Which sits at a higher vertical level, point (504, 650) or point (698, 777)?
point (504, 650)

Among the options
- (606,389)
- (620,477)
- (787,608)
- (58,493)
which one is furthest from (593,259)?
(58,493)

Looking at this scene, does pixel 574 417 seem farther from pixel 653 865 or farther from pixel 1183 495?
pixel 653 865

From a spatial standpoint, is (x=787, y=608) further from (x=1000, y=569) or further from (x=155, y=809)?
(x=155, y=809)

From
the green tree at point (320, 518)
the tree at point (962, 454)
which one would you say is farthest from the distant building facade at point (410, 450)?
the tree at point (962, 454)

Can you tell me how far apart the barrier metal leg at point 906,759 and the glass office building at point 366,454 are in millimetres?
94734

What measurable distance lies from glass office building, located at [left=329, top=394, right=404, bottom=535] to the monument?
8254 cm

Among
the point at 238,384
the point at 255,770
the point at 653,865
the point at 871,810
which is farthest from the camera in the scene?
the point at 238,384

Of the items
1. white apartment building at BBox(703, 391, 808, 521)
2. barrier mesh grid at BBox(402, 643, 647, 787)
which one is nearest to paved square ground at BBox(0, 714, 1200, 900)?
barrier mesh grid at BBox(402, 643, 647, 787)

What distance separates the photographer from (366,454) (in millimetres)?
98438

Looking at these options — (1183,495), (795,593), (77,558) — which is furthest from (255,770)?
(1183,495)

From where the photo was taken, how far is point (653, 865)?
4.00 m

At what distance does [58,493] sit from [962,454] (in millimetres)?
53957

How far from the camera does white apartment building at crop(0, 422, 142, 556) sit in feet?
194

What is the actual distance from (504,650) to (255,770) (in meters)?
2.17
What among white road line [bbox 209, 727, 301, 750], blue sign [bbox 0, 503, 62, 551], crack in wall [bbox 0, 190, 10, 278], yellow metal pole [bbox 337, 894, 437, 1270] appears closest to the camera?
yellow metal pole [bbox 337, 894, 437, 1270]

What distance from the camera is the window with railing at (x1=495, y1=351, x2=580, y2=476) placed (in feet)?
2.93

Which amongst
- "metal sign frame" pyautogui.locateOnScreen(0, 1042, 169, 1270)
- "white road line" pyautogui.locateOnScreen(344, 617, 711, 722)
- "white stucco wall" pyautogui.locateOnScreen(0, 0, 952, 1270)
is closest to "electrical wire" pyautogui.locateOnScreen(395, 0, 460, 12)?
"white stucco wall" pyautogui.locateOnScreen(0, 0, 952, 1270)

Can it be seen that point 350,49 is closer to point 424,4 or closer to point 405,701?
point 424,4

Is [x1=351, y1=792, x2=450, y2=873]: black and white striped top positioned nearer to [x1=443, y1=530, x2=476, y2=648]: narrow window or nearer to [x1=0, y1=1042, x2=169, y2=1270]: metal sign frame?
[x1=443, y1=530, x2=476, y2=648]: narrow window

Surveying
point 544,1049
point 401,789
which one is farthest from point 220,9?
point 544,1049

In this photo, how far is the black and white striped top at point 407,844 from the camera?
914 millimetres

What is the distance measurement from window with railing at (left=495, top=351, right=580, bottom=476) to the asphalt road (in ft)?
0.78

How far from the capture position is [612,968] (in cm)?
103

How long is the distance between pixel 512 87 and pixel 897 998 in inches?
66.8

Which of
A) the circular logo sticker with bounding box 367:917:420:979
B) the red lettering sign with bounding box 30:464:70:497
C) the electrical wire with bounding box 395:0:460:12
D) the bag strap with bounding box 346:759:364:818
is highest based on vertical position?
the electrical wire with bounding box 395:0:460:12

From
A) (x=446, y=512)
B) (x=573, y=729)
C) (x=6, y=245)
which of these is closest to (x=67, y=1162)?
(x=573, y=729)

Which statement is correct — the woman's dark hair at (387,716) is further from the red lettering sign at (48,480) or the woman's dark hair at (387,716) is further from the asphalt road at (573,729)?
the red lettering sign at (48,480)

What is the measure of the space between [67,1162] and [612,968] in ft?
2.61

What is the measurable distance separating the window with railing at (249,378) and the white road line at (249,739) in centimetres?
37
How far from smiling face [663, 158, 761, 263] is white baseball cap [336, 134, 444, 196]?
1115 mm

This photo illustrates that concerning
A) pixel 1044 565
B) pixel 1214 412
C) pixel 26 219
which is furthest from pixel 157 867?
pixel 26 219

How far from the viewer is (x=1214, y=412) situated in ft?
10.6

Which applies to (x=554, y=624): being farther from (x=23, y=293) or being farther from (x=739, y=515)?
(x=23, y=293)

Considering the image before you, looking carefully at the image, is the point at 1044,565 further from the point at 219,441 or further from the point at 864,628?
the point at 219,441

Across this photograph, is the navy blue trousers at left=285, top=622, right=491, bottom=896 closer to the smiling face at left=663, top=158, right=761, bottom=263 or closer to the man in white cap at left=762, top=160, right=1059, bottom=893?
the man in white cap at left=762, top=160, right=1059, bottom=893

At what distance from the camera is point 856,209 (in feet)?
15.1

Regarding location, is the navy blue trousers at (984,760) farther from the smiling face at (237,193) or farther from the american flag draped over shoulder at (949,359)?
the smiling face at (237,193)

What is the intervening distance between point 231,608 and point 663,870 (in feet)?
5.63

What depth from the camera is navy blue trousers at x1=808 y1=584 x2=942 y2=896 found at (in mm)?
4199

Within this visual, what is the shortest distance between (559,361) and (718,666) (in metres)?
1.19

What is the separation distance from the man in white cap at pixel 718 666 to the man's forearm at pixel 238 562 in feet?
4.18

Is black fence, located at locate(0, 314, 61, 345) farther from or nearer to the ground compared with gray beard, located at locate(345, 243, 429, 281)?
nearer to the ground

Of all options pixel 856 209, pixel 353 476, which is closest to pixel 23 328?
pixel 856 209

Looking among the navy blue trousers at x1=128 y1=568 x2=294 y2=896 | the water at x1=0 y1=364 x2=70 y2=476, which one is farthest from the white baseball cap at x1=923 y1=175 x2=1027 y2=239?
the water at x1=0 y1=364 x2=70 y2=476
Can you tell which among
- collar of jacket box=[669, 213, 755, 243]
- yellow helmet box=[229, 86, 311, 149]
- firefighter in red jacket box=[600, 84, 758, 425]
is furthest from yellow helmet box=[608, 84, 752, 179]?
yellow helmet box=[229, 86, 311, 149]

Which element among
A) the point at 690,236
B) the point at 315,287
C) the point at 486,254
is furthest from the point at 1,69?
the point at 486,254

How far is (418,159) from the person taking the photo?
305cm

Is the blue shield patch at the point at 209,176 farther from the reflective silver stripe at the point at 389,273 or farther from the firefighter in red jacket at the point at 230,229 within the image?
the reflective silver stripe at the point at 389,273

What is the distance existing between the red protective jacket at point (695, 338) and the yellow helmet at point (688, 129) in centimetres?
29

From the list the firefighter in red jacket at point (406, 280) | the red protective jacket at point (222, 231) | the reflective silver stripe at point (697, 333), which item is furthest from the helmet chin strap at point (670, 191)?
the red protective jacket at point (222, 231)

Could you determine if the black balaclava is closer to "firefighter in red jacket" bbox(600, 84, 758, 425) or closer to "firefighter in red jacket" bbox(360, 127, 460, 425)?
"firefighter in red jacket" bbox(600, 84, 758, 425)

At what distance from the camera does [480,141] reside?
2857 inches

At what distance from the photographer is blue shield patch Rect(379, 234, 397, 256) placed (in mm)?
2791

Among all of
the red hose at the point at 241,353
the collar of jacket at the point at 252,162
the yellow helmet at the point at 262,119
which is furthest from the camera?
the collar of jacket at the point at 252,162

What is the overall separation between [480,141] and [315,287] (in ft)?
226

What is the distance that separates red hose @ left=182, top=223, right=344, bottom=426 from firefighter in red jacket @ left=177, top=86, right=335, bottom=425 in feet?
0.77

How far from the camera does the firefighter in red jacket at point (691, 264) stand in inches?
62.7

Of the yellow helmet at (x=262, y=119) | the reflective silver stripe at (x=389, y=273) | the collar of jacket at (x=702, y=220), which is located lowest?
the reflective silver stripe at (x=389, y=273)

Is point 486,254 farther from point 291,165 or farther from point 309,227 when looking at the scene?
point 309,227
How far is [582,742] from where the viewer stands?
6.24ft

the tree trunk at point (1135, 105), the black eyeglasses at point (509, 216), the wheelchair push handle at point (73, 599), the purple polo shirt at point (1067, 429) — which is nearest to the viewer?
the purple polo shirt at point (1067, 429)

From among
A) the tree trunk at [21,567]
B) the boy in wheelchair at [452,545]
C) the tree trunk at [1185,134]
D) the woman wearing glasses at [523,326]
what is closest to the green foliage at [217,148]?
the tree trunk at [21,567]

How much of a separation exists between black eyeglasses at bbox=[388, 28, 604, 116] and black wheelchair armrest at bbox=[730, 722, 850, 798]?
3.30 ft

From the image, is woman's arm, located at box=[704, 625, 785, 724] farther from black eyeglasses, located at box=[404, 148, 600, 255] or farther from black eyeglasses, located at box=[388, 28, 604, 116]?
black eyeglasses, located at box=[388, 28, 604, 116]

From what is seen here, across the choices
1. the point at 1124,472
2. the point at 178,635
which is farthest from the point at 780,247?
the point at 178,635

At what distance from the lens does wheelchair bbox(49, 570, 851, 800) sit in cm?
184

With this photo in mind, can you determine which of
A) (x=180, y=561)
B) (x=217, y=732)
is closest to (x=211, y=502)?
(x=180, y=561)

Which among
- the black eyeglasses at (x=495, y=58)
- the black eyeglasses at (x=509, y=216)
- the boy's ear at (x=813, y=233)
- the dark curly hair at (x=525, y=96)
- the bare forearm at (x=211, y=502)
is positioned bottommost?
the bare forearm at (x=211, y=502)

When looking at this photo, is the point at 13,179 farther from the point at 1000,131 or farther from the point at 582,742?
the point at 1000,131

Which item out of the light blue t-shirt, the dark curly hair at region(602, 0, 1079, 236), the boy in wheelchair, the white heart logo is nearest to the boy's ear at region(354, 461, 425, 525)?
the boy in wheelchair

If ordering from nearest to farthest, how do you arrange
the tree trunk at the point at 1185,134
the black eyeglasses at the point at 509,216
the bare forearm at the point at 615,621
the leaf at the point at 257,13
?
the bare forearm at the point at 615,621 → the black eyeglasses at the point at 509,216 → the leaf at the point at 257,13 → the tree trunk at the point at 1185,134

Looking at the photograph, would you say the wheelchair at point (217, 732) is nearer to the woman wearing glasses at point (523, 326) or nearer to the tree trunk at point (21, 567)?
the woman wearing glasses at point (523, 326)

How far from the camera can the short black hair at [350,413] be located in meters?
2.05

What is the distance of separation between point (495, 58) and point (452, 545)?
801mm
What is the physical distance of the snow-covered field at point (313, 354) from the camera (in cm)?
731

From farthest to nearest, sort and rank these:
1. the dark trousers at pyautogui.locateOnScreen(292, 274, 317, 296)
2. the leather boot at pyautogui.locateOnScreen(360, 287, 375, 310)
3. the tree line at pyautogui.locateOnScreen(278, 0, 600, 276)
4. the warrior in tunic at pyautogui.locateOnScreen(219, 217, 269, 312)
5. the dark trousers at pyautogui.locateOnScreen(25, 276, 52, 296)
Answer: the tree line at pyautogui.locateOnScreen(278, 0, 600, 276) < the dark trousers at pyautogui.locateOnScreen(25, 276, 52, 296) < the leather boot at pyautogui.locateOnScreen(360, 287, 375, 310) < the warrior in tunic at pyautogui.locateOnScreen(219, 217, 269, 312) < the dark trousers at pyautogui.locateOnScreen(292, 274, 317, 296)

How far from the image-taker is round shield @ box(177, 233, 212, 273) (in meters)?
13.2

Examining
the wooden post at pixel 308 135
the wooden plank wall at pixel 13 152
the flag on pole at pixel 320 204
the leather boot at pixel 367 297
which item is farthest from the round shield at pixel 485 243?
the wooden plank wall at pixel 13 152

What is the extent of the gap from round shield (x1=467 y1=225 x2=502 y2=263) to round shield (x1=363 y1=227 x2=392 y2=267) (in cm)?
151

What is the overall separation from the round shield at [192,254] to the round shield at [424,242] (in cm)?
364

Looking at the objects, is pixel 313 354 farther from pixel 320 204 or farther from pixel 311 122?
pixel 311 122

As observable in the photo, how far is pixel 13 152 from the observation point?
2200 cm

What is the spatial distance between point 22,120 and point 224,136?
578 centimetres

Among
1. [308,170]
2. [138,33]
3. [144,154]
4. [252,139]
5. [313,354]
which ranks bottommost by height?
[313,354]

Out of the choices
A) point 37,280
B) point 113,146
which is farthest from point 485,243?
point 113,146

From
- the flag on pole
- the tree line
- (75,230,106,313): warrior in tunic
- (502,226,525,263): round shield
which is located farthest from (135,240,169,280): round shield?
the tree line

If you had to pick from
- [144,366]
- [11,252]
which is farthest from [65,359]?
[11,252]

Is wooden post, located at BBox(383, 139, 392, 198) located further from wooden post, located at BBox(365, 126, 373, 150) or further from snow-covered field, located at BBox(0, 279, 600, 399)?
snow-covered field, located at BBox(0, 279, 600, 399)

+---+

**WRITTEN TASK**:
List every line of the records above that contains the string "farthest". Match case exactly.

**WRITTEN REPLY**:
which one would you say is farthest from the distant building facade at point (410, 450)?
which is farthest from the camera in the scene?
which one is farthest from point 220,9?
Looking among the navy blue trousers at x1=128 y1=568 x2=294 y2=896 | the water at x1=0 y1=364 x2=70 y2=476, which one is farthest from the white baseball cap at x1=923 y1=175 x2=1027 y2=239?
which is farthest from the point at 780,247?
If ordering from nearest to farthest, how do you arrange
From farthest to nearest, sort and rank these:
which item is farthest from the round shield at pixel 485 243?
which is farthest from point 485,243?
which is located farthest from (135,240,169,280): round shield?
which is farthest from [65,359]?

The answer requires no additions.